Mevrouw Vos (GroenLinks):

Mijnheer de voorzitter! De Kamer heeft met diverse ministers over het bevorderen van het gebruik van duurzaam hout in Nederland gesproken. In 1995 was het de bedoeling dat wij alleen nog duurzaam geproduceerd hout zouden gaan gebruiken. Dat is tot dusverre niet gelukt. Nu is het doel om dat in ieder geval in 2000 wel te realiseren. Mijn fractie vindt dat dit inderdaad echt moet gebeuren. Helaas hebben wij moeten constateren dat de overheid tot nu toe te weinig daadkracht aan de dag heeft gelegd, te traag heeft geopereerd en te veel onduidelijkheid heeft geschapen.

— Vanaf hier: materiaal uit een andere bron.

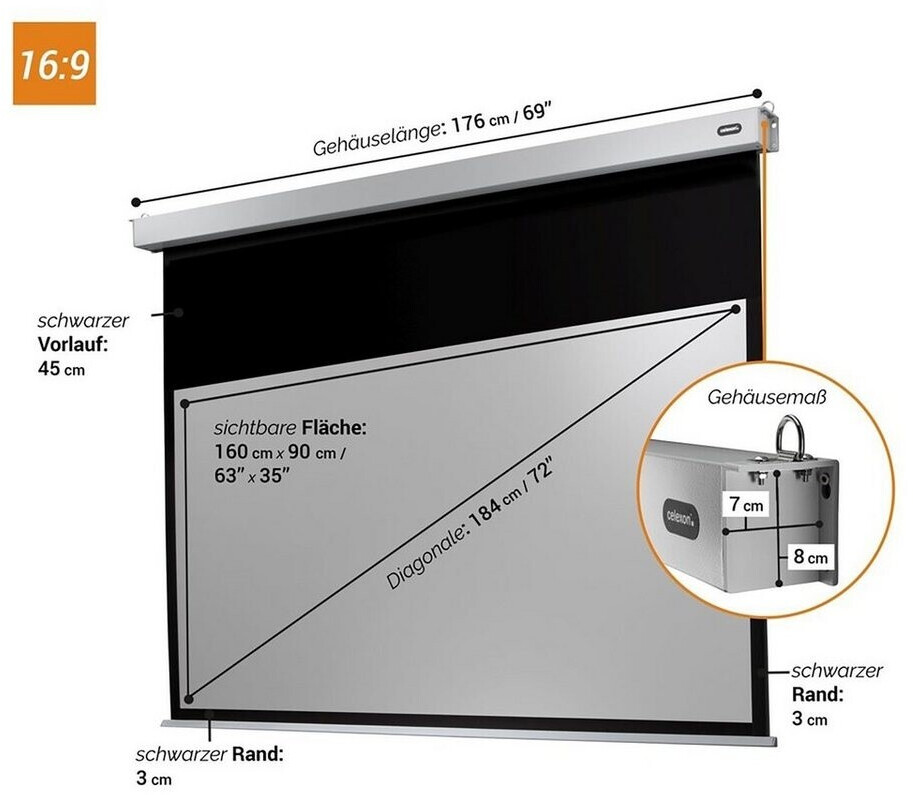 16:9

Gehäuselänge: 176 cm / 69"

celexon

schwarzer Vorlauf: 45 cm

sichtbare Fläche: 160 cm x 90 cm / 63" x 35"

Diagonale: 184 cm / 72"

Gehäusemaß

celexon

7 cm

8 cm

schwarzer Rand: 3 cm

schwarzer Rand: 3 cm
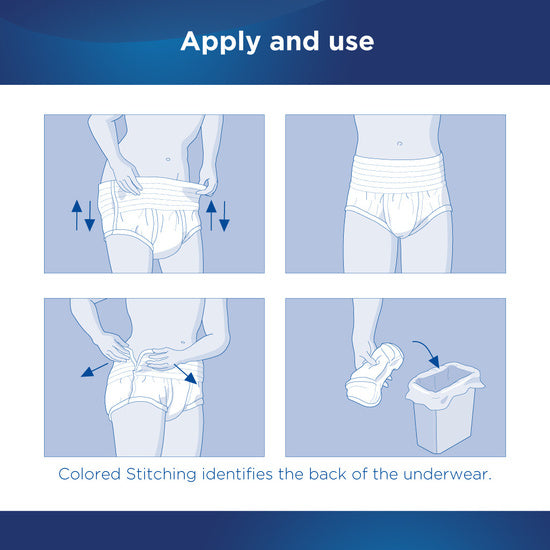 Apply and use

Colored Stitching identifies the back of the underwear.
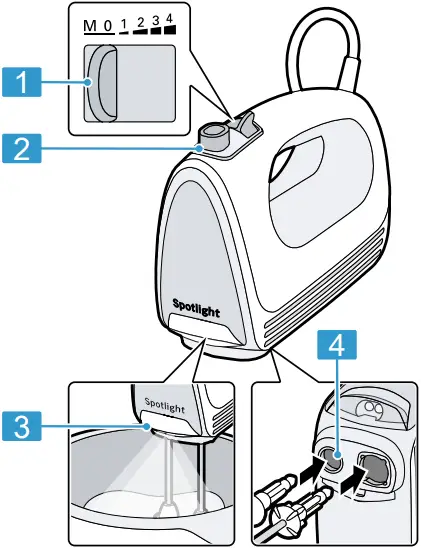 M 0 1 2 3 4

1

2

Spotlight

Spotlight

3

4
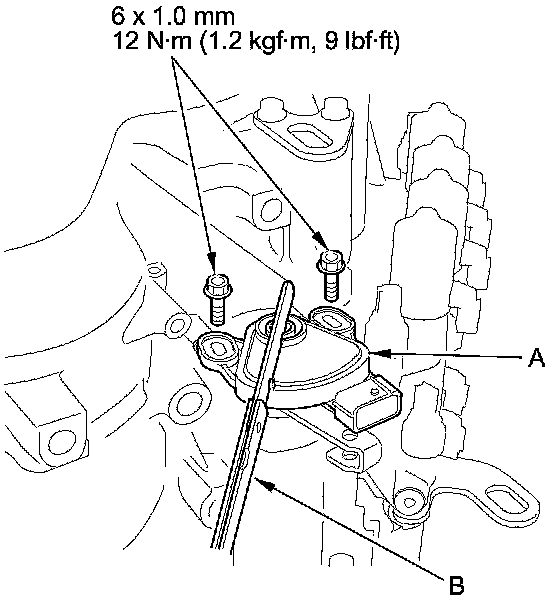 6 x 1.0 mm
12 N·m (1.2 kgf·m, 9 lbf·ft)

A

B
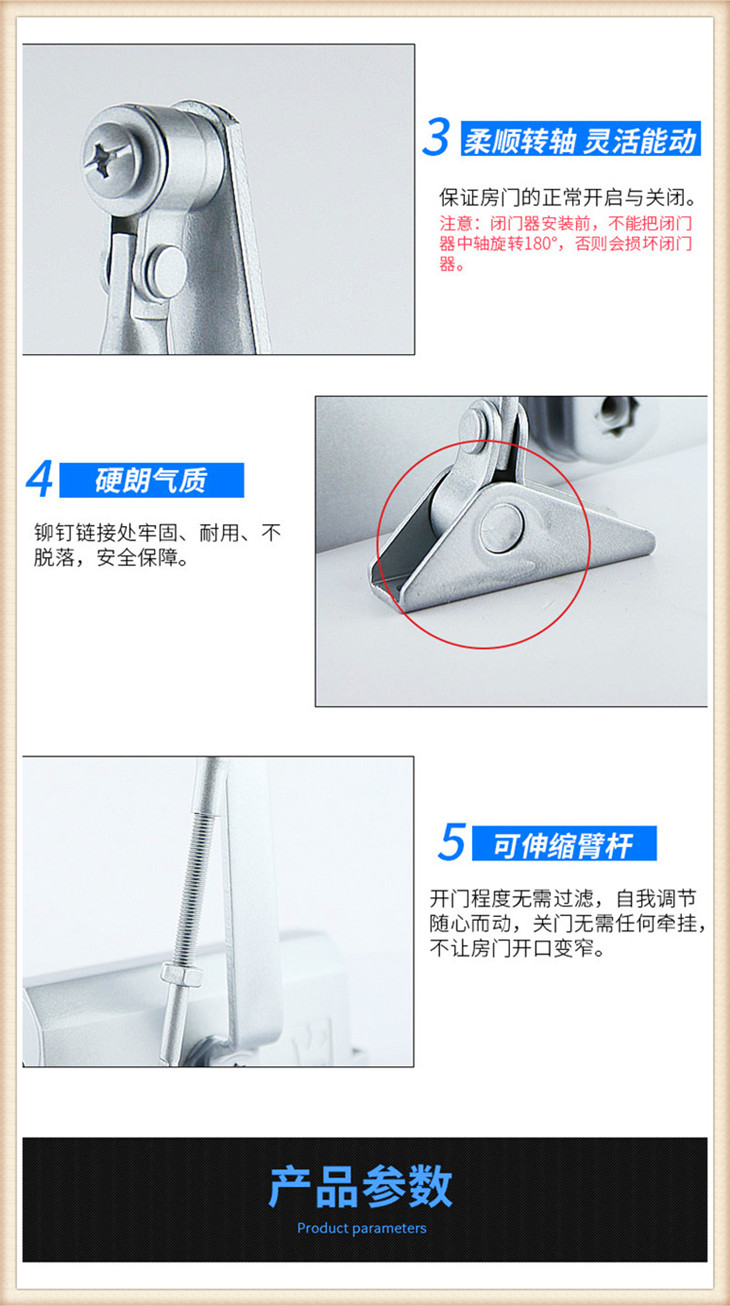 3 柔顺转轴 灵活能动

保证房门的正常开启与关闭。
注意：闭门器安装前，不能把闭门器中轴旋转180°，否则会损坏闭门器。

4 硬朗气质

铆钉链接处牢固、耐用、不脱落，安全保障。

5 可伸缩臂杆

开门程度无需过滤，自我调节随心而动，关门无需任何牵挂，不让房门开口变窄。

产品参数
Product parameters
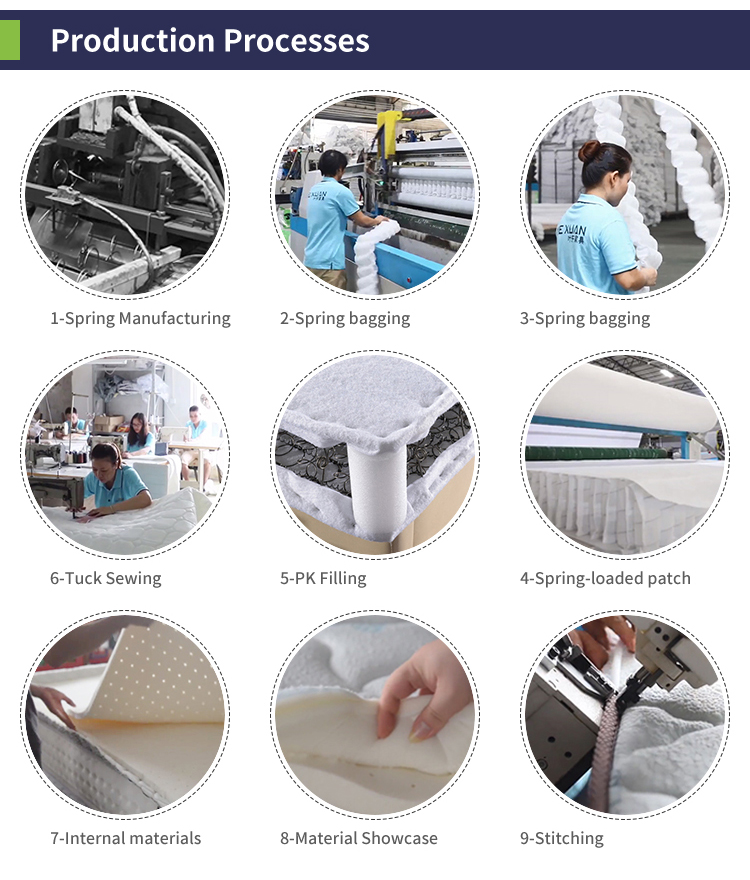 Production Processes

1-Spring Manufacturing

2-Spring bagging

3-Spring bagging

6-Tuck Sewing

5-PK Filling

4-Spring-loaded patch

7-Internal materials

8-Material Showcase

9-Stitching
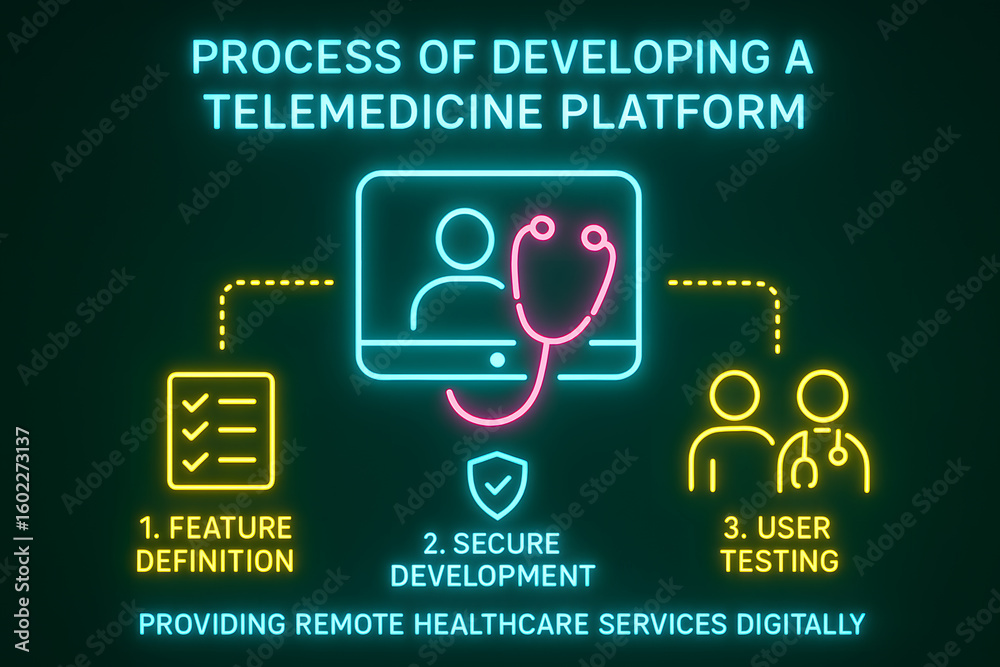 PROCESS OF DEVELOPING A TELEMEDICINE PLATFORM

1. FEATURE DEFINITION

2. SECURE DEVELOPMENT

3. USER TESTING

PROVIDING REMOTE HEALTHCARE SERVICES DIGITALLY

Adobe Stock | #1602273137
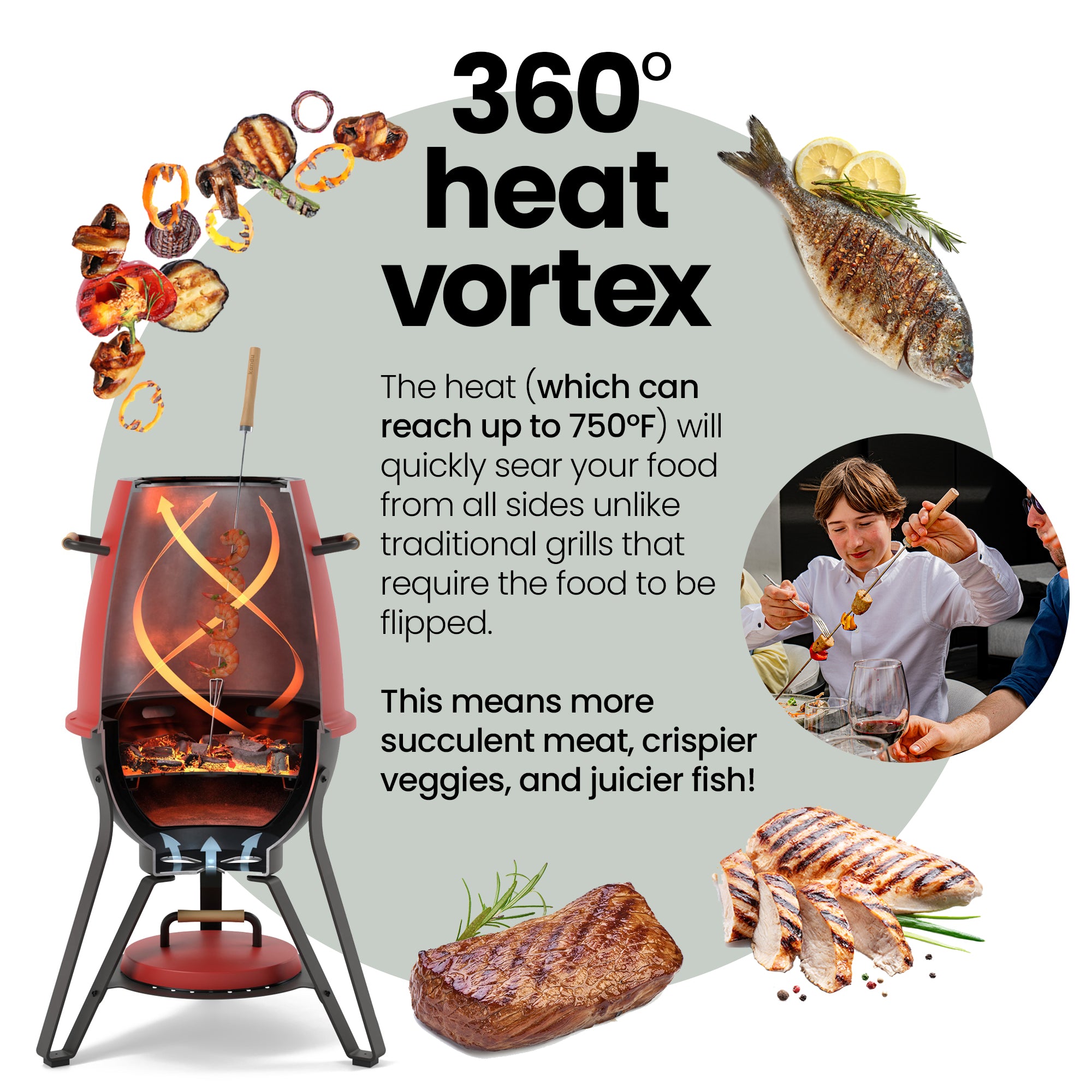 360°
heat
vortex

The heat (which can reach up to 750°F) will quickly sear your food from all sides unlike traditional grills that require the food to be flipped.

This means more succulent meat, crispier veggies, and juicier fish!

kandu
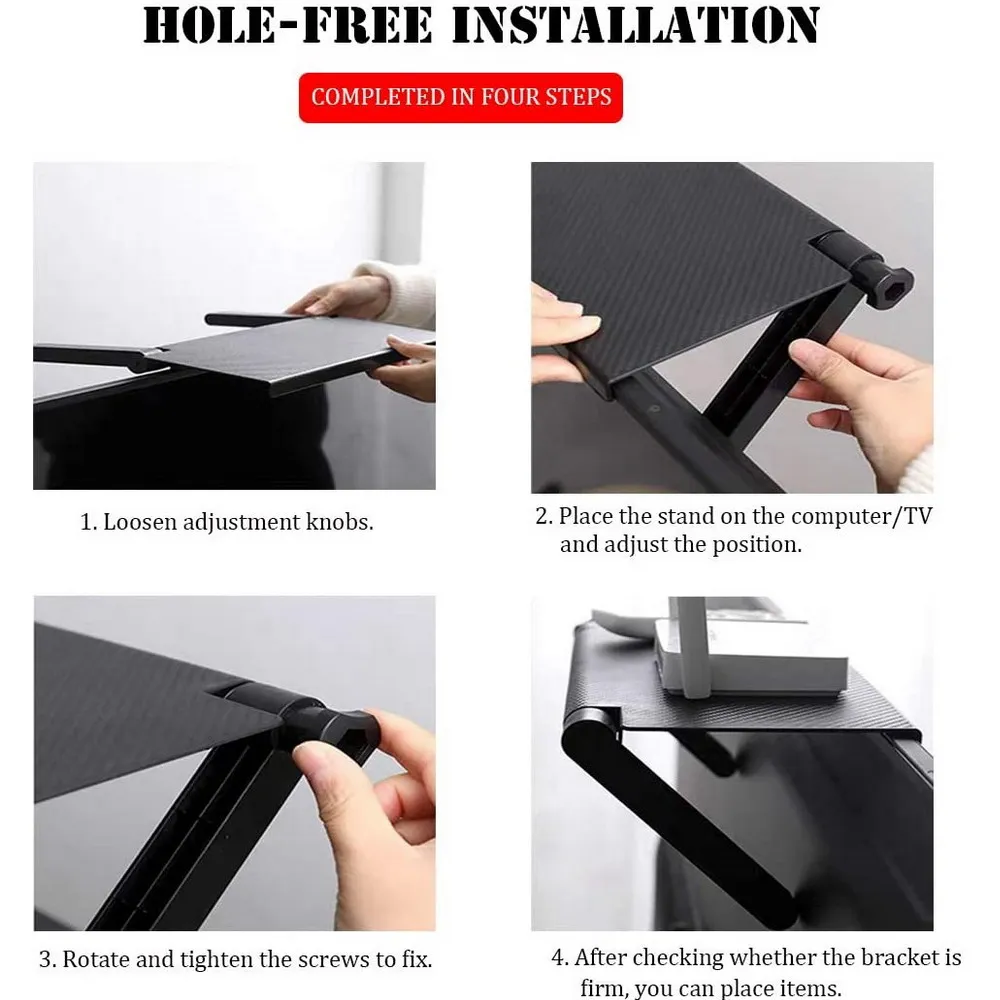 HOLE-FREE INSTALLATION

COMPLETED IN FOUR STEPS

1. Loosen adjustment knobs.

2. Place the stand on the computer/TV and adjust the position.

3. Rotate and tighten the screws to fix.

4. After checking whether the bracket is firm, you can place items.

Er is te veel gemodder geweest. Daarnaast is het echter zo dat er natuurlijk bij iedereen veel goede wil aanwezig is om deze zaak voort te trekken. Het lijkt ons daarom belangrijk dat er een duidelijk overheidsbeleid komt. Het is tevens belangrijk dat het goede werk dat internationaal is verricht door de FSC, namelijk een internationaal erkend, operationeel, eenduidig en onafhankelijk totstandgekomen keurmerk, ten volle te ondersteunen. Daarom hebben wij ook de motie ondertekend die net door mevrouw Augusteijn is voorgelezen. Daarnaast wil ik aantekenen dat het wat ons betreft van groot belang is dat er één keurmerk komt, zowel in het belang van de consument als van de houtmarkt zelf.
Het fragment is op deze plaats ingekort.